SOAL LATIHAN. Tuliskan ulang kata demi kata bagian tulisan tentang plagiat physiognomi di bawah ini, antara "Inikah yang disebut" dan "diri dalam askese.", termasuk keduanya.

Minggu, 27 April 2008

"PLAGIAT PHYSIOGNOMI"

Penjiplakan, menjiplak karangan orang lain dan mengakuinya sebagai karangan sendiri, lalu menyiarkannya kepada umum untuk mendapatkan keuntungan. Terkadang kebanyakan pengarang menyalah artikan, bahkan menyalahgunakan dasar pemikiran teori seni "Mimesis-Memeseos". Sebagai alat iman yang digunakan oleh sebagian pengarang untuk menjiplak, Atau dalam bahasa lainnya "Mengutip dan Terkutip".

Menurut Plato, karya seni adalah tiruan dari kenyataan yang ada di dunia (kecuali musik), jadi jauh dari kebenaran sejati. Penerapan teori ini, dari waktu ke waktu semakin berkembang bagi para penganutnya. Bukan hanya sekedar "Naturalisme" saja, sebagai tolak ukurnya. Namun penerapannya, sudah semakin berkembang lebih ke tingkat yang "Idea Plato" pernah ada.

Bahkan sampai penerapannya ke tahap teori "Physiognomi". Dimana teori yang menyatakan bahwa pribadi seseorang ditentukan oleh bentuk serta raut muka, rambut, dan bentuk kepala. Dimana, sekarang ini banyak terjadi sebuah "Plagiat Physiognomi" yang secara tidak sadar kita namakan dengan sebuah "Trend".

Inikah yang disebut oleh Plotinos dengan Homogenitas dalam seni. Ataukah lebih untuk ke arah Heterogenitas seni, itu sendiri ?

"PENGALAMAN RELIGIUS / MISTIK PLOTINOS TENTANG SENI"

Mendekatkan pengalaman estetis dengan pengalaman religius, bahkan puncak perkembangan estetis itu sendiri adalah pengalaman religius yang disebut sebagai "Pengalaman Mistik" sesuai dengan dasar pemikiran filsafat emanasi Plotinos, titik akhir bukanlah karunia khusus (rahmat), namun hanya merupakan penyelesaian dari yang awal itu. Meskipun demikian, tak banyak orang yang mengalami titik akhir tersebut, karena terhambat oleh materi (Hyle) dan kurang pengendalian diri dalam askese.

DATA TERSEDIA.

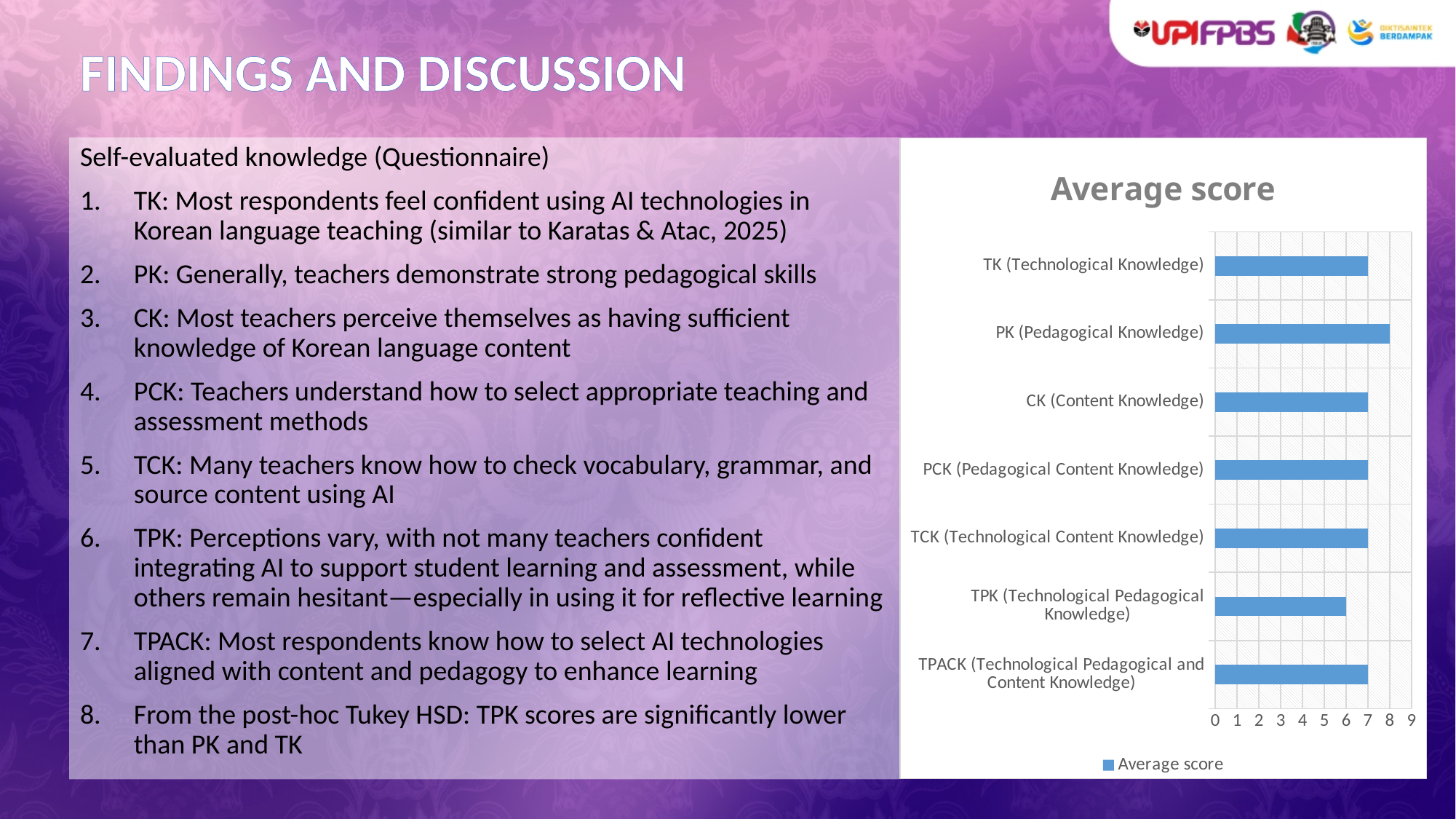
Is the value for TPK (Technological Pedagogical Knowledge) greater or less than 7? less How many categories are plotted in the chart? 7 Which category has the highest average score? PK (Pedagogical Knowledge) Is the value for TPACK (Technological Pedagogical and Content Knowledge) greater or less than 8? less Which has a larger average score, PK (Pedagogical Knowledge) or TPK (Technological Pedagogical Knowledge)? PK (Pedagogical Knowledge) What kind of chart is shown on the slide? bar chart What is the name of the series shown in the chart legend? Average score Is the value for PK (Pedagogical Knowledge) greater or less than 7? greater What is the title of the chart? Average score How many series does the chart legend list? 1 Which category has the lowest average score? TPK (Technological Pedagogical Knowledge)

HASIL LATIHAN.
Inikah yang disebut oleh Plotinos dengan Homogenitas dalam seni. Ataukah lebih untuk ke arah Heterogenitas seni, itu sendiri ?

"PENGALAMAN RELIGIUS / MISTIK PLOTINOS TENTANG SENI"

Mendekatkan pengalaman estetis dengan pengalaman religius, bahkan puncak perkembangan estetis itu sendiri adalah pengalaman religius yang disebut sebagai "Pengalaman Mistik" sesuai dengan dasar pemikiran filsafat emanasi Plotinos, titik akhir bukanlah karunia khusus (rahmat), namun hanya merupakan penyelesaian dari yang awal itu. Meskipun demikian, tak banyak orang yang mengalami titik akhir tersebut, karena terhambat oleh materi (Hyle) dan kurang pengendalian diri dalam askese.